Page text:
== == ==

Thu 3 Oct, 2002 06:08 pm
Charlotte, North Carolina man, having purchased a case of rare, very expensive cigars, insured them against ..."Get this" ...
fire. Within a month, having smoked his entire stockpile of fabulous cigars and having yet to make a single premium payment
on the policy, the man filed a claim against the insurance company. In his claim, the man stated that he had lost the cigars
in "a series of small fires." The insurance company refused to pay, citing the obvious reason that the man had consumed the
cigars in a normal fashion.
The man sued... .. AND WON
In delivering his ruling, the judge stated that since
the man held a policy from the company in which it had warranted that the cigars were insurable, and also guaranteed that it
would insure the cigars against fire, without defining what it considered to be "unacceptable fire," it was obligated to
compensate the insured for his loss. Rather than
endure a lengthy and costly appeal process, the insurance company
accepted the judge's ruling and paid the man $15,000 for the rare cigars he lost in "the fires."

== == ==

(A series of records)
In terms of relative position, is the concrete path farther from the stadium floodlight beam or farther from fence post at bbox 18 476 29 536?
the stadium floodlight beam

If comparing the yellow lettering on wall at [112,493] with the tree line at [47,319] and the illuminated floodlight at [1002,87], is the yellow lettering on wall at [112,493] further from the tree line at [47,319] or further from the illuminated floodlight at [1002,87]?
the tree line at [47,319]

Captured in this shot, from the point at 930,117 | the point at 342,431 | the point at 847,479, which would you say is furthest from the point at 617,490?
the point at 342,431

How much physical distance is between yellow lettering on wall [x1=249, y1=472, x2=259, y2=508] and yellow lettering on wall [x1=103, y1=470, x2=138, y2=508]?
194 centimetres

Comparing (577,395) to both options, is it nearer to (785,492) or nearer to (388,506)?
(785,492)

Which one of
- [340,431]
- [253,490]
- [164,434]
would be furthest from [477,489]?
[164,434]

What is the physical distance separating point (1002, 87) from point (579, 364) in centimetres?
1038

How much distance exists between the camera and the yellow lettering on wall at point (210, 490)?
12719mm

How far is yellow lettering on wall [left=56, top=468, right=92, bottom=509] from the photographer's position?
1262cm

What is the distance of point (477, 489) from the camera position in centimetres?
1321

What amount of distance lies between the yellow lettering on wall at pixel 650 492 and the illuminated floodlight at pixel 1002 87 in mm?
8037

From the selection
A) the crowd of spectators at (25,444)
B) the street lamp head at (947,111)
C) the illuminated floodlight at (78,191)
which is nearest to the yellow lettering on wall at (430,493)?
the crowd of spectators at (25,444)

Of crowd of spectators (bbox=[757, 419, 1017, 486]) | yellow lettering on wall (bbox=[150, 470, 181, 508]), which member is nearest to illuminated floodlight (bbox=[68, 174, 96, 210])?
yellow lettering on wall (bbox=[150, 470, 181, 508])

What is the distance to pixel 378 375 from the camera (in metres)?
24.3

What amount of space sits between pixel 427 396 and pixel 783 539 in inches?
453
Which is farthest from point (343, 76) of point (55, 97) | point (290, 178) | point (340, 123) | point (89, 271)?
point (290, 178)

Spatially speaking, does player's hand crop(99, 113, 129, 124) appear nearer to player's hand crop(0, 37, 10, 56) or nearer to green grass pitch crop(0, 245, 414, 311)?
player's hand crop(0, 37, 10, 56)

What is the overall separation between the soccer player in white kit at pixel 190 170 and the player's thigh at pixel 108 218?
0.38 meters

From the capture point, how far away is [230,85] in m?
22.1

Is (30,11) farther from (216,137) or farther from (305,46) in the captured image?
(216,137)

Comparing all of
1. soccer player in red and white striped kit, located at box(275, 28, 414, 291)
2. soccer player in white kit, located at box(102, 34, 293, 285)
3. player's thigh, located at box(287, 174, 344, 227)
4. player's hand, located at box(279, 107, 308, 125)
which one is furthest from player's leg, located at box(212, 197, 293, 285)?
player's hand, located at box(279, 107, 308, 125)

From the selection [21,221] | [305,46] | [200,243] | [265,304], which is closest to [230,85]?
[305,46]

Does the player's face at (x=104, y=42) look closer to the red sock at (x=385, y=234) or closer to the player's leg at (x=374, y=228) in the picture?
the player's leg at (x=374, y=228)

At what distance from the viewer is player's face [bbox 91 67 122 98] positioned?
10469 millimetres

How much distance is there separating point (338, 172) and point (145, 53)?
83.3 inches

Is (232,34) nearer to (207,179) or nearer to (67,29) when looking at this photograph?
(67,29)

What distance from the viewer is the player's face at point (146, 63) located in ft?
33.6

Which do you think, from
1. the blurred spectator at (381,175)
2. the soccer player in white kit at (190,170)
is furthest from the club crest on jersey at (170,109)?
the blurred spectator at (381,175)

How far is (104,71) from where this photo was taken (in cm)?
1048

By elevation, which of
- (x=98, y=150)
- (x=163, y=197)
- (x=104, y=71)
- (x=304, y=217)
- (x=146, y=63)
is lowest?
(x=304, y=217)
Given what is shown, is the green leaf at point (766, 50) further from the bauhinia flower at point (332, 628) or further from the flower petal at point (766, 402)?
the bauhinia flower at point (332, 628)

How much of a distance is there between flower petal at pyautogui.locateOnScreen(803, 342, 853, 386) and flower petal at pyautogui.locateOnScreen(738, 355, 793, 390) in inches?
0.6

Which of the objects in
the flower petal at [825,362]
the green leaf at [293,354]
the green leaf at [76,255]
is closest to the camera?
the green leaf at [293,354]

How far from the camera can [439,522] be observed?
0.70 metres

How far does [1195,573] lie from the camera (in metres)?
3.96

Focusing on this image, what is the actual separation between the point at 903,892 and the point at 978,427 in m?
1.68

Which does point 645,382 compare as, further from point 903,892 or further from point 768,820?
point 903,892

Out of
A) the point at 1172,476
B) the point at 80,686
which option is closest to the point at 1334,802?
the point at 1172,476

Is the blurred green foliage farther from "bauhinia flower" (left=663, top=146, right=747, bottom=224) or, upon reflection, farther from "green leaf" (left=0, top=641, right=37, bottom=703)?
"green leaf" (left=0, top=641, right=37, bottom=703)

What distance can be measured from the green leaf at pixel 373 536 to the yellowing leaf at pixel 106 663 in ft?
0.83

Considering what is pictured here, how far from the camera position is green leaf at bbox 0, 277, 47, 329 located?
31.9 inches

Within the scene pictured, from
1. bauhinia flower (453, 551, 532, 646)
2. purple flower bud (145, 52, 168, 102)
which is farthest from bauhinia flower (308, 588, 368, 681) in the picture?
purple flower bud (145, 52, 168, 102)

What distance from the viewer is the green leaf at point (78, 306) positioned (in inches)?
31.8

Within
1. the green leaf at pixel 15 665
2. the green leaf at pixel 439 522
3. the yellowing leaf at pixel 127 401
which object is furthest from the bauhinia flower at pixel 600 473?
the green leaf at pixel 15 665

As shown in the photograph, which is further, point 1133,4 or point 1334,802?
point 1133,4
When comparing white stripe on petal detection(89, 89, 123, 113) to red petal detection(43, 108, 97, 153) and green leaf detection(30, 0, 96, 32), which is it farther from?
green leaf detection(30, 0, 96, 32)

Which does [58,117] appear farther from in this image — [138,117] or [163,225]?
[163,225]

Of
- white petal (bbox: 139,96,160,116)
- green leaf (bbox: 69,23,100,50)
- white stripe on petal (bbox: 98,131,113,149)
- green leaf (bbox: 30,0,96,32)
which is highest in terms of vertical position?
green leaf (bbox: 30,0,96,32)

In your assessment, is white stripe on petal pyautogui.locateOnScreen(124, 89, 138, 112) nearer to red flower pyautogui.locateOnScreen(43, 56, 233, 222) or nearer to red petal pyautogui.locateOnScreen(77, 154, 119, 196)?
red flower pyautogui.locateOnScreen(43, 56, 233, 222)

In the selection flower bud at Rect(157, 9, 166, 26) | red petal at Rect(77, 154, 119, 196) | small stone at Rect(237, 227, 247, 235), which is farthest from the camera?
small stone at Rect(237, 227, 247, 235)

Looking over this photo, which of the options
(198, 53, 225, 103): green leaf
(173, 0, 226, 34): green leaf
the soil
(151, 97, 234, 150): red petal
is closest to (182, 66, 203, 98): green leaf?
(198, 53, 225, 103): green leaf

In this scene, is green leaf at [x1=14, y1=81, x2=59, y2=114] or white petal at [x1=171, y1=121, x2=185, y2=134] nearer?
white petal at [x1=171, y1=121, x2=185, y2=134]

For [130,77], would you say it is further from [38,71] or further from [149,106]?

== == ==

Given task 1:
In the cigar insurance story, how much did the insurance company pay the man for the cigars?
Given task 2:
Reproduce the cigar insurance story, starting with "fire. Within a" and going on through "a normal fashion.".
Work from the cigar insurance story alone, not the data.

Complete answer 1:
$15,000

Complete answer 2:
fire. Within a month, having smoked his entire stockpile of fabulous cigars and having yet to make a single premium payment
on the policy, the man filed a claim against the insurance company. In his claim, the man stated that he had lost the cigars
in "a series of small fires." The insurance company refused to pay, citing the obvious reason that the man had consumed the
cigars in a normal fashion.